Pronounced Air-oo, Eiru is another example of an Irish triple goddess with sisters Banba and Fotla. She is the daughter of Ernmas of the Tuatha De Danaan. The fertility of the three extends past sustenance and into the granting of kingship upon husbands and worthy warriors, giving them a large role in the shaping of the land of Ireland and its future.
Eiru exhibits this ability to grant sovereignty in The Second Bttle of Mag Tuired where, young in spirit and untouched by man, she lays with a man, who appears on a shimmering boat, for one hour. When he goes to leave she begins to cry, one, because he is leaving and, two, because she gave her virginity away. He then gives her a ring and says to never give it away unless to a person whose finger it fits. He tells her he is Elatha mac Delbaith, King of the Fomorians and that she will bear a son from their meeting and should name him Eochu Bres, Eochu the Beautiful. This son becomes king in place of Nuada some years down the line but is then ousted due to his stingy ways. This shows an example of Eiru granting sovereignty to her son as the land itself.
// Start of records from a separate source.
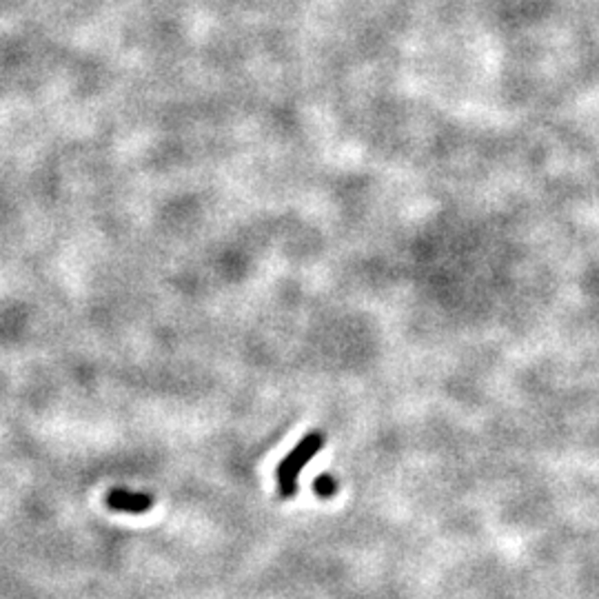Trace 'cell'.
Segmentation results:
<instances>
[{
    "instance_id": "obj_3",
    "label": "cell",
    "mask_w": 599,
    "mask_h": 599,
    "mask_svg": "<svg viewBox=\"0 0 599 599\" xmlns=\"http://www.w3.org/2000/svg\"><path fill=\"white\" fill-rule=\"evenodd\" d=\"M314 491H315V495L322 497V500H329V497H334L337 493L335 477L326 475V473L324 475H318L314 482Z\"/></svg>"
},
{
    "instance_id": "obj_2",
    "label": "cell",
    "mask_w": 599,
    "mask_h": 599,
    "mask_svg": "<svg viewBox=\"0 0 599 599\" xmlns=\"http://www.w3.org/2000/svg\"><path fill=\"white\" fill-rule=\"evenodd\" d=\"M107 506L118 513H134V515H140V513L151 511L154 497L147 495V493L127 491V488H112V491L107 493Z\"/></svg>"
},
{
    "instance_id": "obj_1",
    "label": "cell",
    "mask_w": 599,
    "mask_h": 599,
    "mask_svg": "<svg viewBox=\"0 0 599 599\" xmlns=\"http://www.w3.org/2000/svg\"><path fill=\"white\" fill-rule=\"evenodd\" d=\"M322 446H324V433L322 431H311L298 442L294 451L285 457L278 464L275 477H278V493L280 497L289 500L298 493V477L304 471V466L318 455Z\"/></svg>"
}]
</instances>
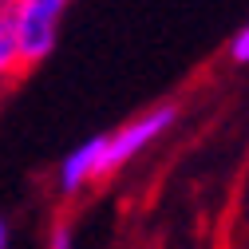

As the years go on, she marries another Irish king, Cethor, son of Cermait, who has two brothers Sethor and Tethor who also serve as kings of Ireland by marrying Banba and Fotla, respectively. These three are also known as “son of” the individual gods they worship: “Mac Cuill – Sethor, the hazel his god; Mac Cecht – Tethor, the ploughshare his god; Mac Greine – Cethor, the sun his god. As the land of Ireland it’s interesting Eiru’s connection with the sun through Mac Greine. The land and sun work together to sustain crops and vegetation; both are needed to create life. Since the sun and the earth are sometimes married in mythology, they are symbiotic entities that need each other in order to create bounty and abundance. Her marriage to Cethor and her encounter with Elatha shows not only a goddess who is flexible and has an ability to work with others but also, as a fertility goddess, she is comfortable with the power that comes from losing oneself in the merging of another to create something that is greater than either.
Call upon her at harvest time or for help with earth magic.